Erdoğan hielt um Mitternacht eine Siegesrede im Präsidentenpalast in Ankara, bei der er die populistische Rhetorik seines Wahlkampfs fortsetzte: „Nicht nur wir haben gewonnen, sondern die Türkei... Wir haben gesagt, wenn wir gewinnen, werden die einzigen Verlierer diejenigen sein, die schmutzige Szenarien für unser Land vorsehen, und ihre Apparate, Terrororganisationen und Kredithaie.“
Erdoğan verurteilte seine Nato-Verbündeten, die keinen Hehl daraus gemacht hatten, dass sie einen Sieg Kılıçdaroğlus bevorzugt hätten. „Haben deutsche, französische und britische Zeitschriften nicht Titelseiten veröffentlicht, um Erdoğan zu schlagen?

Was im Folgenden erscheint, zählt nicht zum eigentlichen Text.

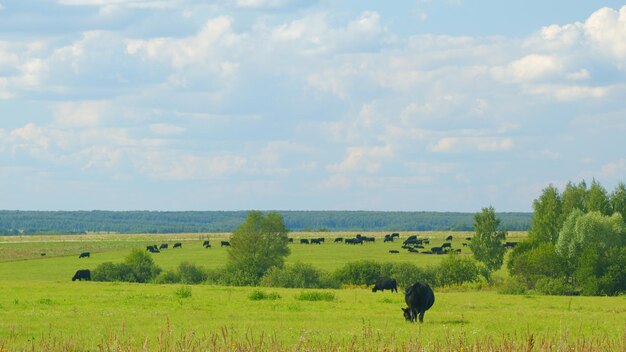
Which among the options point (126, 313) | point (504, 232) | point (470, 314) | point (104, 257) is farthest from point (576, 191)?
point (126, 313)

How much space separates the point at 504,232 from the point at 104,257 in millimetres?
55509

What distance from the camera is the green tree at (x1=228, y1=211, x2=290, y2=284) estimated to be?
8406cm

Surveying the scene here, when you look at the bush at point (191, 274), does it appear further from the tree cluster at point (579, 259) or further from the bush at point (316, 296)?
the bush at point (316, 296)

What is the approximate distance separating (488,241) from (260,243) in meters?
24.9

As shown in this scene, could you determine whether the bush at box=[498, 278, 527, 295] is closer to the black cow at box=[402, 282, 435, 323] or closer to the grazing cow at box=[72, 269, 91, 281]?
the black cow at box=[402, 282, 435, 323]

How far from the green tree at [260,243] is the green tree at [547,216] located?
2957 centimetres

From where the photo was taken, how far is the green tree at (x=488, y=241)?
3600 inches

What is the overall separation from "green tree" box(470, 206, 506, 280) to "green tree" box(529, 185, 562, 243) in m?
5.70

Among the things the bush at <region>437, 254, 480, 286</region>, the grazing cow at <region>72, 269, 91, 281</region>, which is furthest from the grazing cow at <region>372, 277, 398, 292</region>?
the grazing cow at <region>72, 269, 91, 281</region>

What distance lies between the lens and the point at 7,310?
35.6 metres

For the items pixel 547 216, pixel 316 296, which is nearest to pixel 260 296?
pixel 316 296

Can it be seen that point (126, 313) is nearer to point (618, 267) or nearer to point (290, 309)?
point (290, 309)

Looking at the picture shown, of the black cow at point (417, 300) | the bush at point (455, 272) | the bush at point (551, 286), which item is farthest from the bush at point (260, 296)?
the bush at point (455, 272)

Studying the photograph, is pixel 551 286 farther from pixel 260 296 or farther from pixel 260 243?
pixel 260 296
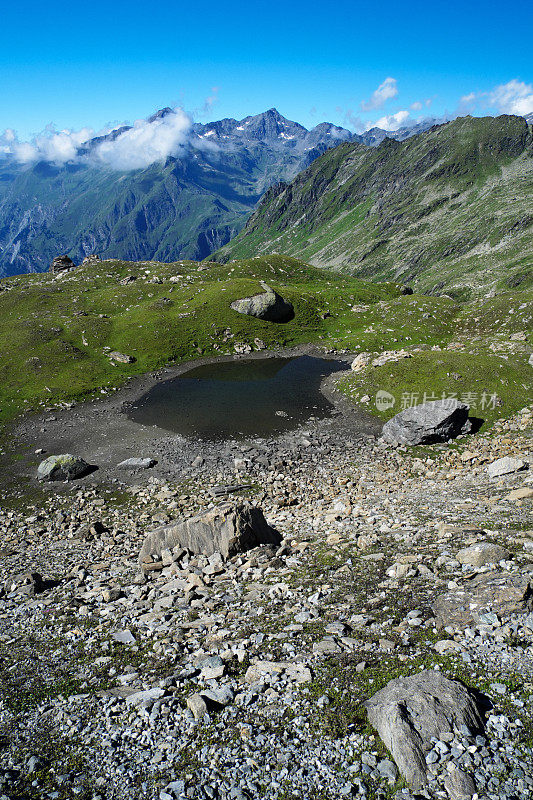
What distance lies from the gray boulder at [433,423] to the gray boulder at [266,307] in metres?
62.6

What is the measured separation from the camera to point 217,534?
75.7ft

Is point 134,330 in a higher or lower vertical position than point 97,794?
higher

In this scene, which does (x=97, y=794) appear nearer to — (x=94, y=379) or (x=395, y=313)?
(x=94, y=379)

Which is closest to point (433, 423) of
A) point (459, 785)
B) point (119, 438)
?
point (459, 785)

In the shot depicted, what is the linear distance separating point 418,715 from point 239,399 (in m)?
53.2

Sie haben ebenfalls verloren. Ihr habt gesehen, welche Bündnisse monatelang gegen uns geschmiedet wurden. Ihr habt gesehen, wer mit wem zusammensteht. Sie sind gescheitert, und werden ab jetzt keinen Erfolg mehr haben.“
Kılıçdaroğlu schloss in seiner Rede seinen Rücktritt als Parteichef der CHP aus und kündigte an, seinen bankrotten und reaktionären politischen Kurs beizubehalten. Er attackierte erneut die schwächsten Teile der Bevölkerung und erklärte, er sei gegen Flüchtlinge, weil sie auf „die Rechte“ türkischer Staatsbürger „übergriffen“. Die große Mehrheit von ihnen lebt in tiefer Armut ohne Grundrechte.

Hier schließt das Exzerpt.